Para completar essa história maluca, Richard não foi considerado culpado pela morte de Magee. O juri entendeu que a luta causou uma situação de legítima defesa para o atacante, que ficou preso por apenas sete dias, só poque tentou roubar o celular.

Micro-ondas

Você deve estar imaginando alguém batendo em outra pessoa com o micro-ondas até matá-la, mas essa história é muito, muito pior.

Após uma briga com seu namorado por causa da recém-nascida, China P. Arnold, que tinha uma filha de 28 dias, resolveu matá-la. Mas em vez de métodos mais tradicionais, ela resolveu enfiar sua filha em um micro-ondas e cozinhá-la até a morte. Por dois minutos, a criança foi aquecida, até que sua temperatura interna ficou muita alta. Pouco tempo após ter sido retirada do micro, a bebê morreu.

A mãe foi condenada a prisão perpétua, sem possibilidade de regime aberto.

Vagina

Essa história não chegou a causar uma morte, mas sua bizarrice é tão grande que precisa ser citada.

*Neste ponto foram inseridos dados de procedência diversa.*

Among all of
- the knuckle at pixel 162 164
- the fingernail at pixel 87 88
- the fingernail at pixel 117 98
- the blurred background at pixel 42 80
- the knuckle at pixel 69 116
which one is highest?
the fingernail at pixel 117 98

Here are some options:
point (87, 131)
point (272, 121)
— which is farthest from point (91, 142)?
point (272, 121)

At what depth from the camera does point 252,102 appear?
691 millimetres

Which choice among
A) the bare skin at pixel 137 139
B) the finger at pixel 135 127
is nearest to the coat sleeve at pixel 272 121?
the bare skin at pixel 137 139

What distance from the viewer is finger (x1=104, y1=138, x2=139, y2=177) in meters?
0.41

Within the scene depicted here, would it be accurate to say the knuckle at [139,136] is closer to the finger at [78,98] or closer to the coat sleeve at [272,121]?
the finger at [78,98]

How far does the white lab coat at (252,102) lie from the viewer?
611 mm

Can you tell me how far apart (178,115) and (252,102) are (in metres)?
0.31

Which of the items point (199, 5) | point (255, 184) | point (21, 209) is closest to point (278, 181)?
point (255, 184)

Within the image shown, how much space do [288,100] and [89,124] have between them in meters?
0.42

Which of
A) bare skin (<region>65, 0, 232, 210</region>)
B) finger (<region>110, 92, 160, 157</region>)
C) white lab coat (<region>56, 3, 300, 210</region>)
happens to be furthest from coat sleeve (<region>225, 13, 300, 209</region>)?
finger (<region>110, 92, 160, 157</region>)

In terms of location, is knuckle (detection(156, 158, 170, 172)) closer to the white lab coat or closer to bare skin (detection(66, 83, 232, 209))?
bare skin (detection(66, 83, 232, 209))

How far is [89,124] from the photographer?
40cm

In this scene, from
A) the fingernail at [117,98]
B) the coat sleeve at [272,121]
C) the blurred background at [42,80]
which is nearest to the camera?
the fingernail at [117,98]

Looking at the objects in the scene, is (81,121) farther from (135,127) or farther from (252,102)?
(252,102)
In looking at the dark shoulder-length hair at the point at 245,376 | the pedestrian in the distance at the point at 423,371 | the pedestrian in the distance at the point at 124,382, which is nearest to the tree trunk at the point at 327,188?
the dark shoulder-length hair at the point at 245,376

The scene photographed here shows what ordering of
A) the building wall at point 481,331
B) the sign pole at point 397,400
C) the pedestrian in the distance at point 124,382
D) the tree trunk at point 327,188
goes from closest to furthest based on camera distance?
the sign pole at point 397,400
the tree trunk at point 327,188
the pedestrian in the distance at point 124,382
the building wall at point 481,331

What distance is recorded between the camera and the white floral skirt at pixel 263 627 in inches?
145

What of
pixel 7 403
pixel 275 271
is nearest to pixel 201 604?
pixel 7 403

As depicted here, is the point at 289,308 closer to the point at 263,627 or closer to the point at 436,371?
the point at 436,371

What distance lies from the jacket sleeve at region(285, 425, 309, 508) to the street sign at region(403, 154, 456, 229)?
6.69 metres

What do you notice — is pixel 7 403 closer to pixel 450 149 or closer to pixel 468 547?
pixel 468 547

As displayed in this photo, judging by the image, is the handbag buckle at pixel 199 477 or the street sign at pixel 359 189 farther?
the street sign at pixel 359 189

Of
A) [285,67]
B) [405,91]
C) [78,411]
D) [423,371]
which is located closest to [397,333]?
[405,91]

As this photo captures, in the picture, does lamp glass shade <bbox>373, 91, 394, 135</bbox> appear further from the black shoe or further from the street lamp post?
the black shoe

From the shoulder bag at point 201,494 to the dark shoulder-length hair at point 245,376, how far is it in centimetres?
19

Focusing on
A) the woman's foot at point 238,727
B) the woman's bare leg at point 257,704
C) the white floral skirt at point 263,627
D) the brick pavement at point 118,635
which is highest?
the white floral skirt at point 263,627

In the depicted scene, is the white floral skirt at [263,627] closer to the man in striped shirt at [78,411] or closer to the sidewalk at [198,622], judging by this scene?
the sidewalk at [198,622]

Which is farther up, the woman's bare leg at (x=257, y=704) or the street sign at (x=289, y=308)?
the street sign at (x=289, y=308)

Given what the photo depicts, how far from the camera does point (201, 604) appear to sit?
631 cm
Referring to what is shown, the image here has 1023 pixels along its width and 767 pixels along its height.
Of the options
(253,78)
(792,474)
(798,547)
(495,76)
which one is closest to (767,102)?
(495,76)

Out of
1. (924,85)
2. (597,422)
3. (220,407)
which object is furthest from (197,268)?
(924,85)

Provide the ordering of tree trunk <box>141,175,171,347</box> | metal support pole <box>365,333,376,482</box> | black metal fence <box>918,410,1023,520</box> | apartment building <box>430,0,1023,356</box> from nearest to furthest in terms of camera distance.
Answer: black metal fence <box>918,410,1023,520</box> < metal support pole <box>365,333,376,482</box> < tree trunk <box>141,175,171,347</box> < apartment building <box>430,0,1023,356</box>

Tudo aconteceu em São José do Rio Preto, uma cidade a pouco mais de 400 quilômetros de São Paulo. Uma mulher estava infeliz com seu casamento, mas o marido não lhe dava o divórcio. Sem saber o que fazer, ela resolveu tomar uma medida definitiva.

Enquanto o marido estava fora de casa, ela passou veneno na vagina. E assim que ele apareceu, a mulher esquentou o clima e pediu um sexo oral. Quando chegou perto do “local do crime”, o homem sentiu um cheiro muito estranho e resolveu levar a mulher ao hospital.

Chegando lá, foi descoberto que o cheiro vinha de um veneno, que a mulher havia passado na perseguida para matar o marido. Felizmente, o marido sobreviveu e quem quase morreu foi a mulher, pois o veneno poderia ter entrado em sua corrente sanguínea.